Requirement =>
Could you return every line of the records below that contains the word "Tanzania"?

[Dataset records]
- Opening Delimiter -

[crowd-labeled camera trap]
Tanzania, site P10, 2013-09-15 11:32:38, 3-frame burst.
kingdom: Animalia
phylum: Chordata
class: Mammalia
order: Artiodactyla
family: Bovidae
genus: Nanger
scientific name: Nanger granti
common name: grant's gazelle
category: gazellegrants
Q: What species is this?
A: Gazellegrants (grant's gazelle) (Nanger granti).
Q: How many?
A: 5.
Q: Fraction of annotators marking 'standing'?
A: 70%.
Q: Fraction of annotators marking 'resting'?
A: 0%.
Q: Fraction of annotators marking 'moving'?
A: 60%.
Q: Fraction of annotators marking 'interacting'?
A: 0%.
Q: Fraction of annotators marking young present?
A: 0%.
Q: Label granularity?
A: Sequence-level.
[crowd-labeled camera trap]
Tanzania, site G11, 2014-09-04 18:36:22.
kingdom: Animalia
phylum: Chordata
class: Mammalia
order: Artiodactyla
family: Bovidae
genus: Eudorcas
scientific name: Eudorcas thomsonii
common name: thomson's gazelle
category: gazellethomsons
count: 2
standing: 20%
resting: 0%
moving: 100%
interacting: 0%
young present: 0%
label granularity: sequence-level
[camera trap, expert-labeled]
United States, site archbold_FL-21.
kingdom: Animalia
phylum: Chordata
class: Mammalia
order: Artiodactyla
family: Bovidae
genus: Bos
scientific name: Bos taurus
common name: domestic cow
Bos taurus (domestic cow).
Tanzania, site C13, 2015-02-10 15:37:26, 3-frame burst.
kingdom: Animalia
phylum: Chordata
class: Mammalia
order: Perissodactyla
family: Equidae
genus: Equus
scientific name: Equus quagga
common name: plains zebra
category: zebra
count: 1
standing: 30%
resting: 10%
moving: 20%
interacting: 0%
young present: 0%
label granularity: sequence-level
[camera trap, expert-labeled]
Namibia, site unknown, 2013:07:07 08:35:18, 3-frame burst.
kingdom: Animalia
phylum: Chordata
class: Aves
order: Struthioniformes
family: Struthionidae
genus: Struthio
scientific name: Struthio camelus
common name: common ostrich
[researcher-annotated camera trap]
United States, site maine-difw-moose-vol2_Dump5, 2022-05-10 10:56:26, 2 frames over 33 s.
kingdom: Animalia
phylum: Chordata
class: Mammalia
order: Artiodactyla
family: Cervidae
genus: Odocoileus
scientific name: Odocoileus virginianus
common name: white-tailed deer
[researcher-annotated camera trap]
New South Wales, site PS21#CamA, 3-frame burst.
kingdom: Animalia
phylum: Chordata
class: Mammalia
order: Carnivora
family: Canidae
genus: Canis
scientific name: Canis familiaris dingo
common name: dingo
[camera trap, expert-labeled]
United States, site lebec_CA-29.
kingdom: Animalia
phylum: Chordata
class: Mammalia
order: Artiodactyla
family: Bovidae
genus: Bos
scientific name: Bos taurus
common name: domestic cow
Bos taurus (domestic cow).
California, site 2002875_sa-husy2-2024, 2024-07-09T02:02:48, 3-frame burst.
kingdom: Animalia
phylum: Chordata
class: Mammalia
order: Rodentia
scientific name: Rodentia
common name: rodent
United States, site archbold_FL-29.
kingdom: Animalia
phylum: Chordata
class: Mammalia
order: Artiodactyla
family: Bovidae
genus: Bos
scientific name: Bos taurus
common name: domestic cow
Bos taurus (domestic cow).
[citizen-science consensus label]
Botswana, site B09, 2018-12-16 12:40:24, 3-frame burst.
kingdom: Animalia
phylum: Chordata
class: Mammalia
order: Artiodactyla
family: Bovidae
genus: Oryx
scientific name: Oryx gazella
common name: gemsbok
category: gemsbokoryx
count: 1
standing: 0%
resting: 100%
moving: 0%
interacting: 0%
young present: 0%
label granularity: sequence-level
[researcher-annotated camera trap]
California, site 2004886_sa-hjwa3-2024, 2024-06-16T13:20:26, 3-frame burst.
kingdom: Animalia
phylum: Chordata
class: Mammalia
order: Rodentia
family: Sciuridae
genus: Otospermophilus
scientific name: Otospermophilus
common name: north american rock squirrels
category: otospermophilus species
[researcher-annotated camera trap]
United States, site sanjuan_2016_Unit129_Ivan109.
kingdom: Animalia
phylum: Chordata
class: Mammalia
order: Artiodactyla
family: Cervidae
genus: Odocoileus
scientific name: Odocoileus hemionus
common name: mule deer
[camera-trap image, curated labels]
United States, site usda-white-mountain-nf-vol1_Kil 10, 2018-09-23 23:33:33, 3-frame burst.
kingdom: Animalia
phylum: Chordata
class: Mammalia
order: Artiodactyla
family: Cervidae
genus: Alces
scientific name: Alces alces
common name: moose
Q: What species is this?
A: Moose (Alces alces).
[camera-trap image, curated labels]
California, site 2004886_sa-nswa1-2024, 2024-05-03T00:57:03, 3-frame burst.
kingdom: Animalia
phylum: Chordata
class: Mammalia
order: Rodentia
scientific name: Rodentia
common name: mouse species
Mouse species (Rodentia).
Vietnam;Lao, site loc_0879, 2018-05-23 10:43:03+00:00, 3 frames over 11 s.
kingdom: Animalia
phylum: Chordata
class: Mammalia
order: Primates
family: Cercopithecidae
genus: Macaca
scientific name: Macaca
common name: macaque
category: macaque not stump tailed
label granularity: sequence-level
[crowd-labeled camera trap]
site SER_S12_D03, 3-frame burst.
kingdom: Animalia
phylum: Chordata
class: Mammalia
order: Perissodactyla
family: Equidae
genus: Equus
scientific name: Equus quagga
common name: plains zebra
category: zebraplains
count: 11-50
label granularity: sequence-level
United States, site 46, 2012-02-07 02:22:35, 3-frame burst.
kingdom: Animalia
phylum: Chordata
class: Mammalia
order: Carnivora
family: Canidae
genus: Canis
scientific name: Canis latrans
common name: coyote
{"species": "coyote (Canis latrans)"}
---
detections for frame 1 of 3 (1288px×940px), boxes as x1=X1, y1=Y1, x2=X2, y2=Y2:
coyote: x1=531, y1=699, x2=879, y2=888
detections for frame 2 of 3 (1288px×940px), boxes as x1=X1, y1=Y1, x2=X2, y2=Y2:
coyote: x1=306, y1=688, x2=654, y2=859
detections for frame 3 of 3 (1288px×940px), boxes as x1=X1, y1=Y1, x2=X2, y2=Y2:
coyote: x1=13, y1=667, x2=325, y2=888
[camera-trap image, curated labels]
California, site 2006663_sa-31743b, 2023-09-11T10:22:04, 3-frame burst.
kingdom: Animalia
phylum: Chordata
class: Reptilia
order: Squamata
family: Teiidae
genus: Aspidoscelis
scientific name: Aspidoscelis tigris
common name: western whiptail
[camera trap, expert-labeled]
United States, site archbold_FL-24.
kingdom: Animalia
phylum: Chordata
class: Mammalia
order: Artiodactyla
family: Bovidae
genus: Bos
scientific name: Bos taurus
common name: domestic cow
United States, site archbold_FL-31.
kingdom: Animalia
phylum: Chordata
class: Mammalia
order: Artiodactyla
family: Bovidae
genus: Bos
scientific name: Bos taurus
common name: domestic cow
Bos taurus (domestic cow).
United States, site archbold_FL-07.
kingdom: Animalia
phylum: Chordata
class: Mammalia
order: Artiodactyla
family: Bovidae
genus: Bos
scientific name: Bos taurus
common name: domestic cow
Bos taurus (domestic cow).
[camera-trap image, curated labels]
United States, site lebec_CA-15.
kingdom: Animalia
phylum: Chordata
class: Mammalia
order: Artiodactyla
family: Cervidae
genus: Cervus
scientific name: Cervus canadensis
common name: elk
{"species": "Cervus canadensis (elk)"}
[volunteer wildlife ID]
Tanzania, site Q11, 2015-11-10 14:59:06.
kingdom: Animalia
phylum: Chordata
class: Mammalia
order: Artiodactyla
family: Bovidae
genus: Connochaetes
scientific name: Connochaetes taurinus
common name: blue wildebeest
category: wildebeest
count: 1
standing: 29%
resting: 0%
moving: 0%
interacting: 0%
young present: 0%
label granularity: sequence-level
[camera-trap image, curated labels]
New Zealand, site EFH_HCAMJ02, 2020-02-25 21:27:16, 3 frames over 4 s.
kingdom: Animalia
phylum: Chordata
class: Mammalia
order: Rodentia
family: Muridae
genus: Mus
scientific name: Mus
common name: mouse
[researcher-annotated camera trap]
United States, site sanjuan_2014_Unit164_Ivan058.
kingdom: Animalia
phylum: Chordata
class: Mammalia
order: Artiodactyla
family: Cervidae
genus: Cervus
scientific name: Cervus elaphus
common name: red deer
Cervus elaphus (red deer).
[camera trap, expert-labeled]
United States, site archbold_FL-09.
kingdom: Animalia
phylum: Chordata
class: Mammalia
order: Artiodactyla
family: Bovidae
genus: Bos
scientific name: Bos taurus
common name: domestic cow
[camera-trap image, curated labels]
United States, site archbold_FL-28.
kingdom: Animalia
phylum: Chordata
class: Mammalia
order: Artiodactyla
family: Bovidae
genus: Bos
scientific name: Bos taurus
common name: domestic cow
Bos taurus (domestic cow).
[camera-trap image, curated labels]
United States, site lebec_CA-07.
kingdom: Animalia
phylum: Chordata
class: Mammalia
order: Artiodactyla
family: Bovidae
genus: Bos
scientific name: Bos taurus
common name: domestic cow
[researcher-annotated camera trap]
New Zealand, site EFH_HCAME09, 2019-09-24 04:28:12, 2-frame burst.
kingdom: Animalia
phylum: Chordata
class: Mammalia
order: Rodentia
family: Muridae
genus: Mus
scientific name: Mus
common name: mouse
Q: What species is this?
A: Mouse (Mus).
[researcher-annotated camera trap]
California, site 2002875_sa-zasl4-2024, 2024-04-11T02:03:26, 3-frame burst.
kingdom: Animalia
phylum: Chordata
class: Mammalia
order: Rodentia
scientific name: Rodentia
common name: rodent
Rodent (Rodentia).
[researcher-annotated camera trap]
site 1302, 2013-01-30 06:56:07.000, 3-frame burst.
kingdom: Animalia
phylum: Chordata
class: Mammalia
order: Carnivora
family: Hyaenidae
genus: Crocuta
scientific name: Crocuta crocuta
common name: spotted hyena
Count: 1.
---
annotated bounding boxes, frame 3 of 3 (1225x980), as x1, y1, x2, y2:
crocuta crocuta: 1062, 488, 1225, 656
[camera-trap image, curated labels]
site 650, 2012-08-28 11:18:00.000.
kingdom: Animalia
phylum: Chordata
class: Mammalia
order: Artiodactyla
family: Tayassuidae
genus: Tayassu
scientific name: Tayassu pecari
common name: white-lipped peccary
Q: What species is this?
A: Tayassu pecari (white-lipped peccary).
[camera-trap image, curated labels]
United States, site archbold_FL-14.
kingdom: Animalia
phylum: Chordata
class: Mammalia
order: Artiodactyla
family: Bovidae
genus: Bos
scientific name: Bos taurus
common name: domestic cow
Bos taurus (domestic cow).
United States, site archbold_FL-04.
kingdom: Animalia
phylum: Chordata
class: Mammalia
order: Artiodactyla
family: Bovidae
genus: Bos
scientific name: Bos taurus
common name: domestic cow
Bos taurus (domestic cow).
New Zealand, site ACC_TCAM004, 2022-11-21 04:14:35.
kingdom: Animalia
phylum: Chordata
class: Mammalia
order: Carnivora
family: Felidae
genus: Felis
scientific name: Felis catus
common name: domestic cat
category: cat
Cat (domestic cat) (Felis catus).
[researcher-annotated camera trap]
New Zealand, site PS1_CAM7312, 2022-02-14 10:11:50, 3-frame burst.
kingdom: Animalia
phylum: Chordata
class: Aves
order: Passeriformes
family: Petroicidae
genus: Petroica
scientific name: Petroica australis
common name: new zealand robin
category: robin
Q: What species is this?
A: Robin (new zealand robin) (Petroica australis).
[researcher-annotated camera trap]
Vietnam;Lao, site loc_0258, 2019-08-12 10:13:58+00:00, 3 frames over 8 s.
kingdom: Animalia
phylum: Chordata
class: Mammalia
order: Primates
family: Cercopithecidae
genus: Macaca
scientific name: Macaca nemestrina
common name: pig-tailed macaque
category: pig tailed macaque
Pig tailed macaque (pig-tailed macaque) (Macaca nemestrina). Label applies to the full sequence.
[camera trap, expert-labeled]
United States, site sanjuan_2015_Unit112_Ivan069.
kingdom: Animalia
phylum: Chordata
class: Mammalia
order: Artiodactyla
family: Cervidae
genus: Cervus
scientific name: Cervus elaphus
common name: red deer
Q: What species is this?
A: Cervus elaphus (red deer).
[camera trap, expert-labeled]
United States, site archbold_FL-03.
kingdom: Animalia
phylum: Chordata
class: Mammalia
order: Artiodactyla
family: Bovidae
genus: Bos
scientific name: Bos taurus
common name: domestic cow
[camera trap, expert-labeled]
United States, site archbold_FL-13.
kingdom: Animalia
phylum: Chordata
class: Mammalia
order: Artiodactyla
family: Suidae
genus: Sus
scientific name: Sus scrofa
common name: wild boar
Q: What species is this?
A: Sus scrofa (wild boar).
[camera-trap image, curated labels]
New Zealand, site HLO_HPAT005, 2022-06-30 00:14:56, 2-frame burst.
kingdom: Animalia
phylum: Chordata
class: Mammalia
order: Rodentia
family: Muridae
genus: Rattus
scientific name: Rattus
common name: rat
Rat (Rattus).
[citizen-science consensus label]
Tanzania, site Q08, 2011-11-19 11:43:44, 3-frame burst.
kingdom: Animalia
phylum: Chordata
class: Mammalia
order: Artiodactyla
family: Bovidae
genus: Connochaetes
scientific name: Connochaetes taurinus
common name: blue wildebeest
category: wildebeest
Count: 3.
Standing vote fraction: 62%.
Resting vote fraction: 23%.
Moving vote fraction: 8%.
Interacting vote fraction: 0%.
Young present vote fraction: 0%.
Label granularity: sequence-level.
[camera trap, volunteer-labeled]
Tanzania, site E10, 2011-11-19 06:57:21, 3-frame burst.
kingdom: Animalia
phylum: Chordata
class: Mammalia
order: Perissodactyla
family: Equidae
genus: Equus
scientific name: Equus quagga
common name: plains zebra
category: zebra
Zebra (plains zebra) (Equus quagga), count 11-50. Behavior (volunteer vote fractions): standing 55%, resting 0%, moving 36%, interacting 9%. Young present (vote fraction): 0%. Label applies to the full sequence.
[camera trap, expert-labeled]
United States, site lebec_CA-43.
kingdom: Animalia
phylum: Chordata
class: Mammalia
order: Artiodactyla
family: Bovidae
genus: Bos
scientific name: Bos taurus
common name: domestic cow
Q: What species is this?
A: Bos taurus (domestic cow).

- Closing Delimiter -

Exercise answer =>
Tanzania, site P10, 2013-09-15 11:32:38, 3-frame burst.
Tanzania, site G11, 2014-09-04 18:36:22.
Tanzania, site C13, 2015-02-10 15:37:26, 3-frame burst.
Tanzania, site Q11, 2015-11-10 14:59:06.
Tanzania, site Q08, 2011-11-19 11:43:44, 3-frame burst.
Tanzania, site E10, 2011-11-19 06:57:21, 3-frame burst.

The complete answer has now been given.